There are three lightsabers hanging on the rack now. The smooth silvery metal handle belonging to her wife, Anakin's with a ribbed black hind grip, and Dialka's thin cylinder made of alternating plates of wood and gold. The wood comes from Shili, the gold a portion of a Hutt's treasure Anakin and Obi-Wan seized when taking down a crime cartel. The rest had been used to free slaves on Tatooine and other Hutt-controlled worlds. Unlike on the other two, the switch is concealed, leaving the design uninterrupted.
So the entire family is here. She puts away her outer clothes and heads inside. In addition to her wife and children, there's a fifth person sitting at the table. Senator Amidala. That explains the security droid outside.
Shaak rises and gives Shmi a kiss. "Hi, Mom," Anakin says. Dialka simply waves.
"I can guess what this is about," she tells them as she sits down and scans the table. "Uh-huh. Roasted skreeb, really? Did Dex finally part with the recipe, or are we foregoing the entertainment budget for the next two months?"
Dialka grins. "Neither. It's from Dex, but I paid him in an unconventional way."
Anakin sighs. "She's been refusing to tell us what she did."
"You first," Dialka retorts.
"Yes, Mom-sis, Master Ti. I asked Padmé to marry me."
"And I said yes," Amidala follows up.
A round of congratulatory exchange follows. "I guessed when you asked us all to be here," Dialka says. "So I went to Dex's and arranged for this to celebrate," she points at the table. "I think I haggled him down pretty well. Paid only for the ingredients, so we can keep the Holonet, mom."

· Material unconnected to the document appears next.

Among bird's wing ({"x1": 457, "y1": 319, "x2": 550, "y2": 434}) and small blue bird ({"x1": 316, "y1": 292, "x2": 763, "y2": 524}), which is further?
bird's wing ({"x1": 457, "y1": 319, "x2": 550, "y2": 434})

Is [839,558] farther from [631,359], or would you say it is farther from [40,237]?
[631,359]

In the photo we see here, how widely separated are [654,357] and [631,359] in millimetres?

"And what else?" Shaak says curiously.
"Dex is going to officiate the wedding."
"Seriously?"
"Most of the skreeb cost is the ingredients," Padmé says. "Specifically, the skreeb itself."

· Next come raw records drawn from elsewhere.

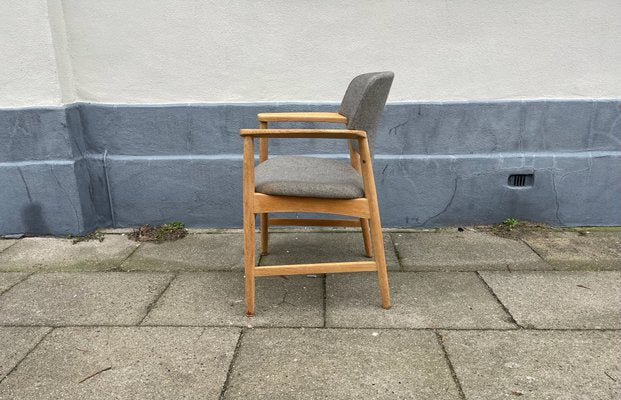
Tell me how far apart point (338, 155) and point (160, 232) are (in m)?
1.40

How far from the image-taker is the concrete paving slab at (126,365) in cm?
161

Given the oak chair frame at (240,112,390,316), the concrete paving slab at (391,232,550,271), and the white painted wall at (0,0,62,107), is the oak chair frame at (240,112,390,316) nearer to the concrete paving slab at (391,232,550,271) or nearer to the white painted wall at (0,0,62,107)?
the concrete paving slab at (391,232,550,271)

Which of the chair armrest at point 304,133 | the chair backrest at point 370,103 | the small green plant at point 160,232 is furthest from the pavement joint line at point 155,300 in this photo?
the chair backrest at point 370,103

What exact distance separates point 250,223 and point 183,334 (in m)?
0.57

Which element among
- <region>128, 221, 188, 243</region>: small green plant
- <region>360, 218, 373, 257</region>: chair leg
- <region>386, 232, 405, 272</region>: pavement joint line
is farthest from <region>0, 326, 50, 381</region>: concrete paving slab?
<region>386, 232, 405, 272</region>: pavement joint line

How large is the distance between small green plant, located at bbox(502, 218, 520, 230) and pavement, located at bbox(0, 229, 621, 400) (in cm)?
21

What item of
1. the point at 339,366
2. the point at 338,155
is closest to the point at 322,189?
the point at 339,366

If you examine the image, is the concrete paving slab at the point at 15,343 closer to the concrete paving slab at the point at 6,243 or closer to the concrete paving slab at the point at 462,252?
the concrete paving slab at the point at 6,243

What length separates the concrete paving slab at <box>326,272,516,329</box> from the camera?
6.68ft

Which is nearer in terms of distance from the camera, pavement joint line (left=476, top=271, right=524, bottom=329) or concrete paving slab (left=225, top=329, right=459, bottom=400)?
concrete paving slab (left=225, top=329, right=459, bottom=400)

"Yeah, well, Master Mace and I had a mission a few weeks back that took us to the Corporate Sector. Lots of smuggled stuff-including skreebs frozen in carbonite. We had to hide that from the Espos."
"Why?" Shmi asks.
"You know skreebs are only raised on Sovaxi," Dialka informs.

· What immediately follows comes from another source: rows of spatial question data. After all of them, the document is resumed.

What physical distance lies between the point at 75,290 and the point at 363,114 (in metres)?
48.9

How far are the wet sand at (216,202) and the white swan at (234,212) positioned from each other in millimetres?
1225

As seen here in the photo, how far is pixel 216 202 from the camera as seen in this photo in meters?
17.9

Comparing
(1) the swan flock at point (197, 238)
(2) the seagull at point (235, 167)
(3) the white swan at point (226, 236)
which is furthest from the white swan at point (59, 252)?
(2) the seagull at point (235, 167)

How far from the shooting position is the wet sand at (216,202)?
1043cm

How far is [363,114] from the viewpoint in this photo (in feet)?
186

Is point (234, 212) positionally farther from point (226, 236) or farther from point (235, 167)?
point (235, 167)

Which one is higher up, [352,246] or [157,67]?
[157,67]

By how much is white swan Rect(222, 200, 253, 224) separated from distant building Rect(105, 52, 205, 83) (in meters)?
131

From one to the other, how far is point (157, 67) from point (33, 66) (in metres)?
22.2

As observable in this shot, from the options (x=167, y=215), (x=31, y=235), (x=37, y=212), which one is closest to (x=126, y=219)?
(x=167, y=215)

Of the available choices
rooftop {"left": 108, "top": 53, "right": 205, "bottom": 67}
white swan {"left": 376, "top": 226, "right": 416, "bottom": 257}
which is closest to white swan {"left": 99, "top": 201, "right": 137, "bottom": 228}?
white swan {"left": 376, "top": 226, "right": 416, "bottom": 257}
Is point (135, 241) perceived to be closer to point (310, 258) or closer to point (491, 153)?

"'Raised' is stretching," Shaak corrects. "They don't do well in captivity. Sovaxians simply preserve the wetlands and sell hunting permits."
"And punish anyone who hunts without a permit, or attempts to take them away live, with death. Smuggling in the CS isn't a capital sentence, but if the opportunity arises to execute someone on another world's behalf, the Espos usually take it. Master Windu and I weren't going to hand the smugglers over to be killed. So, we used mind-tricks when the stash was inspected, and took the skreebs back with us. There's a couple more left over for special occasions. I thought this warranted it."
"So you decided Dex would be the officiant-solely to avoid paying him the labor cost?" Anakin says incredulously.
"You know both he and Obi-Wan will be heartbroken if you renege now."
Anakin meets Padmé's eyes. "Well... as long as you didn't offer to make his diner the venue."
A few hours later, Anakin and Padmé have departed back to the much more spacious loft at 500 Republica. Dialka is still in the living room, going back and forth between two datapads, someting Artoo is explaining, and a hologram of Masters Windu and Yoda. They all quiet down as she walks by on her way to the bedroom.
"Goodnight, sweetheart."
"Night, mom."
Shaak is already in bed. No hair does make for a somewhat easier hygenic routine, though with Dialka, that's more than compensated for with the moltings her montrals go through regularly. "My last one was at twenty-eight," Shaak says absentmindedly.
"Sometimes things go the way you expect."
"What do you mean?"
"Anakin and Padmé. We all thought it would happen eventually."
"Or rather, it happened the day you all met."
"Maybe. Just... you, the Jedi, Dialka... not much in my life went the way I expected."
"Would you switch places to where it had?"
Shmi pulls Shaak in for a kiss. "Never."